▸ Supplied data:
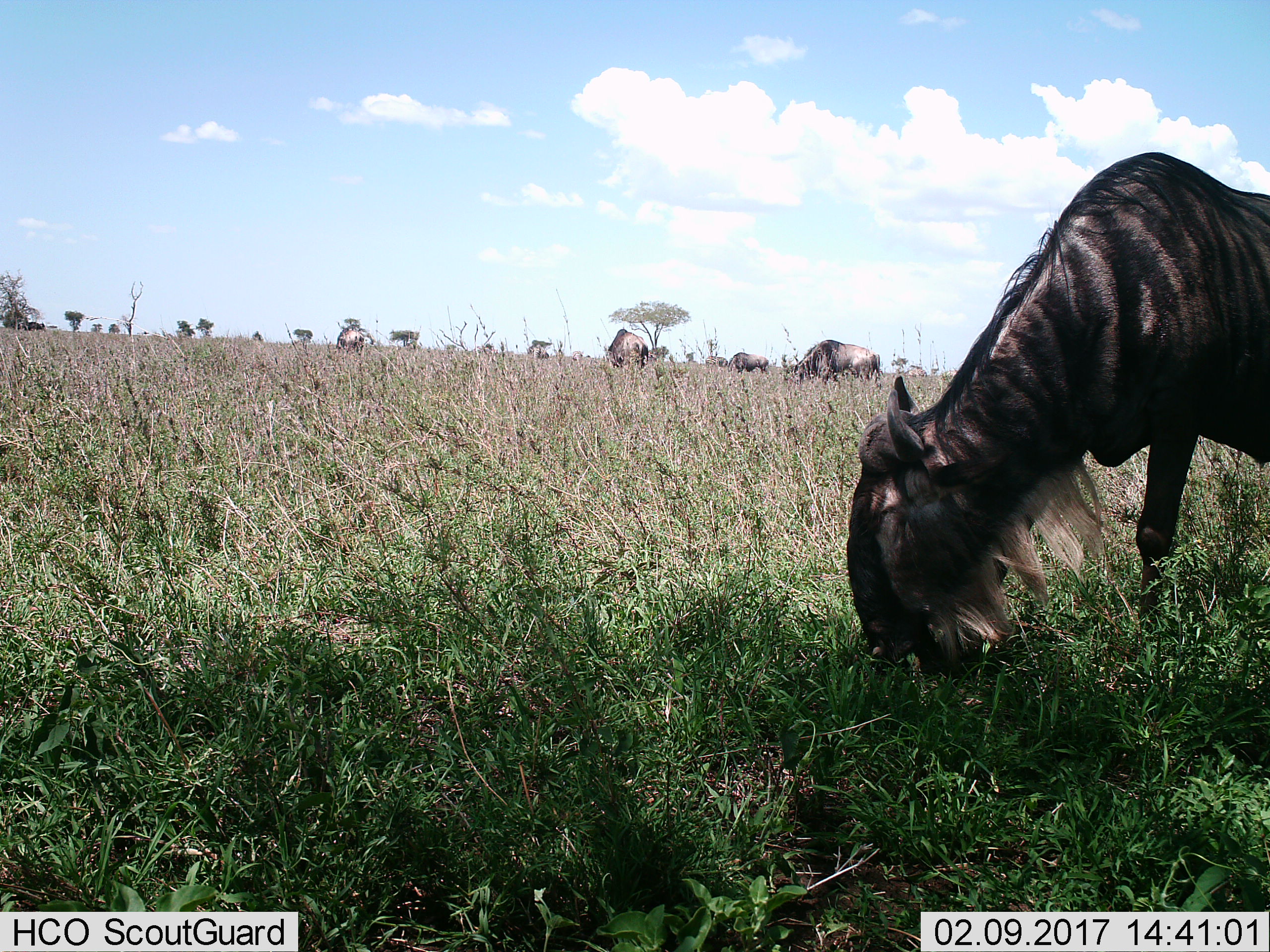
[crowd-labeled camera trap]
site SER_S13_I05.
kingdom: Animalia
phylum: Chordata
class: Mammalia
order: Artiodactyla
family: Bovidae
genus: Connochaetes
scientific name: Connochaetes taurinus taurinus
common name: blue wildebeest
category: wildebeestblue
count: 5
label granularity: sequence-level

▸ Problem statement: Everything in the records above except the pictures is to be reproduced word for word.

▸ Response box:
[crowd-labeled camera trap]
site SER_S13_I05.
kingdom: Animalia
phylum: Chordata
class: Mammalia
order: Artiodactyla
family: Bovidae
genus: Connochaetes
scientific name: Connochaetes taurinus taurinus
common name: blue wildebeest
category: wildebeestblue
count: 5
label granularity: sequence-level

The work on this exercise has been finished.